No existe hombre sin tradición, sin referencias hacia un honor al cual pueda aferrarse como última baza. Aquellos que asimilan esa tradición como algo propio, como algo heredado de tantas fuentes que sólo puede reconstruirse como un discurso coherente dentro de su trabajo más personal, son los artistas de la revolución que nos conducirán hacia el mañana con sus visiones; el artista auténtico es el que se fabrica su propio origen, el que construye su propia tradición. Si existe un director que podríamos denominar como «hecho a sí mismo», como forjador de tradiciones, ese sería Seijun Suzuki por aquello que tiene de superviviente: con presupuestos de serie B y referentes en el western, parió las mejores películas de yakuzas posmodernas.
Tetsu y su jefe Kurata son dos yakuzas retirados del negocio hasta que otro grupo intentan aprovechar la coyuntura para aprovecharse de su retiro, saldándose la situación con dos muertos por el camino. Desbaratando así los planes de vida y tranquilidad de los protagonistas, en una muestra que tiene tanto de amor como de lealtad —entendiendo por amor algo que trasciende el cariño o el respeto para situarse un paso más allá, un sentimiento profundo de afinidad por la cual vivir o morir — , Tetsu decide cargar con los asesinatos para que Kurata no se vea involucrado. A partir de aquí todo se vuelve venganza contra el clan yakuza que le traición y le impidió tener su merecida vida junto a su novia Chiharu. Esa venganza tiene más que ver con el honor, la necesidad no tanto por yakuza como por persona de respetar los férreos códigos del bushido que le permiten vivir en sociedad de un modo honorable, que con cualquier clase de retribución de justicia; todo lo que ocurre en Tokyo Drifter no tiene nada que ver con la justicia, sino con restituir el honor de su líder: Tetsu no dejará de ser un ronin, un vagabundo, un caballero sin amo, aunque lleve acabo su venganza: conduce de su mano a los otros hacia la muerte porque es inevitable, no porque pretenda reparar nada. Su ADN reside en las tragedias clásicas, pero su disposición es en exclusiva japonés.

• _Datos registrados_
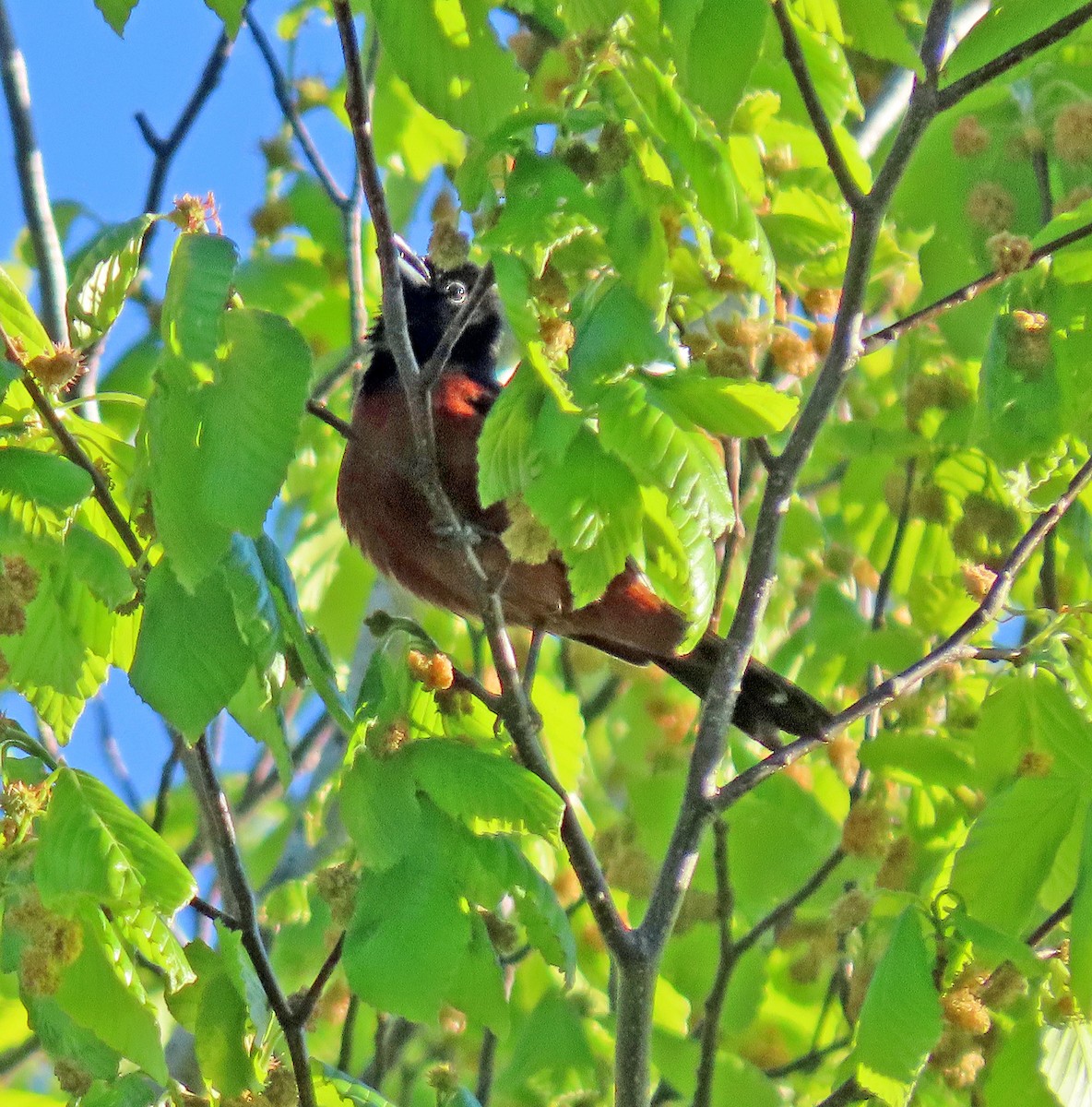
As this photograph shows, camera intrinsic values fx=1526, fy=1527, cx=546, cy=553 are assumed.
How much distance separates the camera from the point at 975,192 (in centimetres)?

• _Tareas_
[1] Di si cada afirmación coincide con el texto sobre Tokyo Drifter, con un sí o un no y las palabras exactas del texto que lo deciden. (a) Tetsu y Kurata son yakuzas retirados del negocio. (b) Seijun Suzuki contó con grandes presupuestos. (c) Lo que ocurre en Tokyo Drifter gira en torno a la justicia.
[2] Sigue escribiendo el texto sobre Tokyo Drifter desde donde termina.
Las líneas no tienen nada que ver con el texto sobre Tokyo Drifter.

• _Respuestas finales_
[1]
(a) Sí: «Tetsu y su jefe Kurata son dos yakuzas retirados del negocio».
(b) No: «con presupuestos de serie B».
(c) No: «todo lo que ocurre en Tokyo Drifter no tiene nada que ver con la justicia».

[2]
Al sacrificarse por su jefe, se convierte en un ronin por necesidad. Que de hecho consiga vengar o no el honor de su maestro no tiene nada que ver con que pueda recuperar su vida, ya que la ha perdido desde el mismo instante que elige cargar con el peso de aquello que es culpable su superior: vive por y para él. Sacrificar el amor por el honor no es algo que le pese, sino algo que acepta como propio. Los principios de cualquier ser humano son incorruptibles, cuando se tienen, por el extraño concepto de los mismos; los principios tienen el principio de su incorruptibilidad: aquel que abandona su honor por una posición más favorable, nunca fue honorable de entrada. Seijun Suzuki, hombre de principios que hacía películas de encargo para Nikkatsu con presupuesto mínimo —que no se amedrentó cuando le amenazaron, sino que redobló sus esfuerzos: si consideraban sus películas demasiado raras, después lo fueron aún más — , sabe que lo único que tiene un hombre es un honor; del mismo modo que el western bebe y copia de los chambara, el cine de yakuza se forma con Suzuki como una revisitación del western: sus decorados minimalistas, con olor al lejano oeste, nos remiten a duelos al amanecer y reyertas abiertas por las más peregrinas circunstancias.
La dicotomía que supone que sus personajes sean tan clásicos como irónicos, que se pueda infiltrar la extrañeza por cualquier grita, hace de la película innovadora y rupturista aún para el momento actual. Desde la entrada el monocromatismo intercede como mandatario permitiéndose usar ligeros toques de color en sólo algunos de los objetos de la escena, del mismo modo que después variará entre colores estridentes y cambios hacia bitonos encendidos para enfatizar su extrañeza; desde Frank Miller hasta Nicolas Winding Refn y Jim Jarmusch, es fácil rastrear su herencia. El uso del color no sirve tanto para crear ambientes oníricos como para crear variaciones dentro del carácter de los personajes: la escena final, donde Tetsu vestido completo de blanco inicia un tiroteo contra la banda rival por la que ha llegado hasta a esa situación, nos presenta un escenario minimalista desprovisto de color: Tetsu es un fantasma, la muerte —pues el blanco, en Japón, es el color de la fatalidad, la muerte y los espíritus— apoderándose del mundo de los vivos en una venganza ultraterrena, en una venganza cinéfila.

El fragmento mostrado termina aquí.